### Dataset
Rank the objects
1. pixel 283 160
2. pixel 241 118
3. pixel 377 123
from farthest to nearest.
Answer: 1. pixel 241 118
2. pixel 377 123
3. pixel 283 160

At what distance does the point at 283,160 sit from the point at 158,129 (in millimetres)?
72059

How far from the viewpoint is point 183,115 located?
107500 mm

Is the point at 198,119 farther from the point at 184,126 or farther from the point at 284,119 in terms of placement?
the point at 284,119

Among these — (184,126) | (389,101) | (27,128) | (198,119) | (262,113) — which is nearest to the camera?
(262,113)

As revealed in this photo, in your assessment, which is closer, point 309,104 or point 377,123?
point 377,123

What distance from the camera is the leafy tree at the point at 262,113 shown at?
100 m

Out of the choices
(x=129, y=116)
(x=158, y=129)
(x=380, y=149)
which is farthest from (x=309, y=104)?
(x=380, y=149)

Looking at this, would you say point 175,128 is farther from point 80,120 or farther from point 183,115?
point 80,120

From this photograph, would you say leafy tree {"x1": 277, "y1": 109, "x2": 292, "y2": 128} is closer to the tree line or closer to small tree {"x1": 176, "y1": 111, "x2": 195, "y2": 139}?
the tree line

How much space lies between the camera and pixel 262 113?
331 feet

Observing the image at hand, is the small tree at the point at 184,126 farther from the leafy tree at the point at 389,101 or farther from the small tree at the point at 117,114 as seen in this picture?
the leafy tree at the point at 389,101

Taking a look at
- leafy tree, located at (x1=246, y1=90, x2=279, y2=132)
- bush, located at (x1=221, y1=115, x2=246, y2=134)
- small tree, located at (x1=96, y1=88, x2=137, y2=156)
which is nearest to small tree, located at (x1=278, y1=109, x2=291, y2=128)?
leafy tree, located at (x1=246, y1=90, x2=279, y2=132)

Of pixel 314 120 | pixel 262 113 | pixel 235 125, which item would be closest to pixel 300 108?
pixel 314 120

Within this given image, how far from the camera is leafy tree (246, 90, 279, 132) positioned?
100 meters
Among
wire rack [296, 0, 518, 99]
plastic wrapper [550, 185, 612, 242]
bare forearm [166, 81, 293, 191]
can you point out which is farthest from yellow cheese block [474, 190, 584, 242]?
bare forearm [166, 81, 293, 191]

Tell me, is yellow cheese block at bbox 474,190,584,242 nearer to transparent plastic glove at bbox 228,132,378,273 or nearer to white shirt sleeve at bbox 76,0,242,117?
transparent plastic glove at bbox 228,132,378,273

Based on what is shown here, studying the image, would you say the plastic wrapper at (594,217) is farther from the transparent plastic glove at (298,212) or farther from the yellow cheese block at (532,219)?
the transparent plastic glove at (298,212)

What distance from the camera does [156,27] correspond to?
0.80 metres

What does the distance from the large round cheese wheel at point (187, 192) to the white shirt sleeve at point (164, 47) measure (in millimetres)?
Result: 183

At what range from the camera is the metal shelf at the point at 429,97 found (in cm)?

### Exercise requirements
Copy out all of the lines above, putting "viewer" wherever "camera" occurs and leaving everything else unchanged.

### The answer
Rank the objects
1. pixel 283 160
2. pixel 241 118
3. pixel 377 123
from farthest to nearest.
Answer: 1. pixel 241 118
2. pixel 377 123
3. pixel 283 160

At what distance does the point at 283,160 sit from the point at 158,129 (in millimetres)?
72059

How far from the viewpoint is point 183,115 located?
107500 mm

Is the point at 198,119 farther from the point at 184,126 or farther from the point at 284,119 in terms of placement?
the point at 284,119

Among these — (184,126) | (389,101) | (27,128) | (198,119) | (262,113) — which is nearest to the viewer?
(262,113)

As revealed in this photo, in your assessment, which is closer, point 309,104 or point 377,123?
point 377,123

What distance from the viewer is the leafy tree at the point at 262,113 shown at?
100 m

Out of the choices
(x=129, y=116)
(x=158, y=129)
(x=380, y=149)
which is farthest from (x=309, y=104)?
(x=380, y=149)

Looking at this, would you say point 175,128 is farther from point 80,120 or farther from point 183,115?
point 80,120

From this photograph, would you say leafy tree {"x1": 277, "y1": 109, "x2": 292, "y2": 128} is closer to the tree line or closer to small tree {"x1": 176, "y1": 111, "x2": 195, "y2": 139}?
the tree line

How much space lies between the viewer and pixel 262 113?
331 feet

Observing the image at hand, is the small tree at the point at 184,126 farther from the leafy tree at the point at 389,101 or farther from the small tree at the point at 117,114 as seen in this picture?
the leafy tree at the point at 389,101

Taking a look at
- leafy tree, located at (x1=246, y1=90, x2=279, y2=132)
- bush, located at (x1=221, y1=115, x2=246, y2=134)
- small tree, located at (x1=96, y1=88, x2=137, y2=156)
which is nearest to small tree, located at (x1=278, y1=109, x2=291, y2=128)?
leafy tree, located at (x1=246, y1=90, x2=279, y2=132)

Of pixel 314 120 | pixel 262 113 | pixel 235 125, which item would be closest to pixel 300 108?
pixel 314 120

Within this given image, how far from the viewer is leafy tree (246, 90, 279, 132) positioned?
100 meters
Among
wire rack [296, 0, 518, 99]
plastic wrapper [550, 185, 612, 242]
bare forearm [166, 81, 293, 191]
can you point out which is farthest from yellow cheese block [474, 190, 584, 242]?
bare forearm [166, 81, 293, 191]

Tell me, is yellow cheese block at bbox 474,190,584,242 nearer to transparent plastic glove at bbox 228,132,378,273 or nearer to white shirt sleeve at bbox 76,0,242,117?
transparent plastic glove at bbox 228,132,378,273

Based on what is shown here, studying the image, would you say the plastic wrapper at (594,217) is farther from the transparent plastic glove at (298,212) or farther from the yellow cheese block at (532,219)?
the transparent plastic glove at (298,212)

What distance from the viewer does [156,27] correspond to?
0.80 metres

What does the distance from the large round cheese wheel at point (187, 192) to the white shirt sleeve at point (164, 47) measure (in millimetres)?
Result: 183

At what range from the viewer is the metal shelf at the point at 429,97 found (in cm)?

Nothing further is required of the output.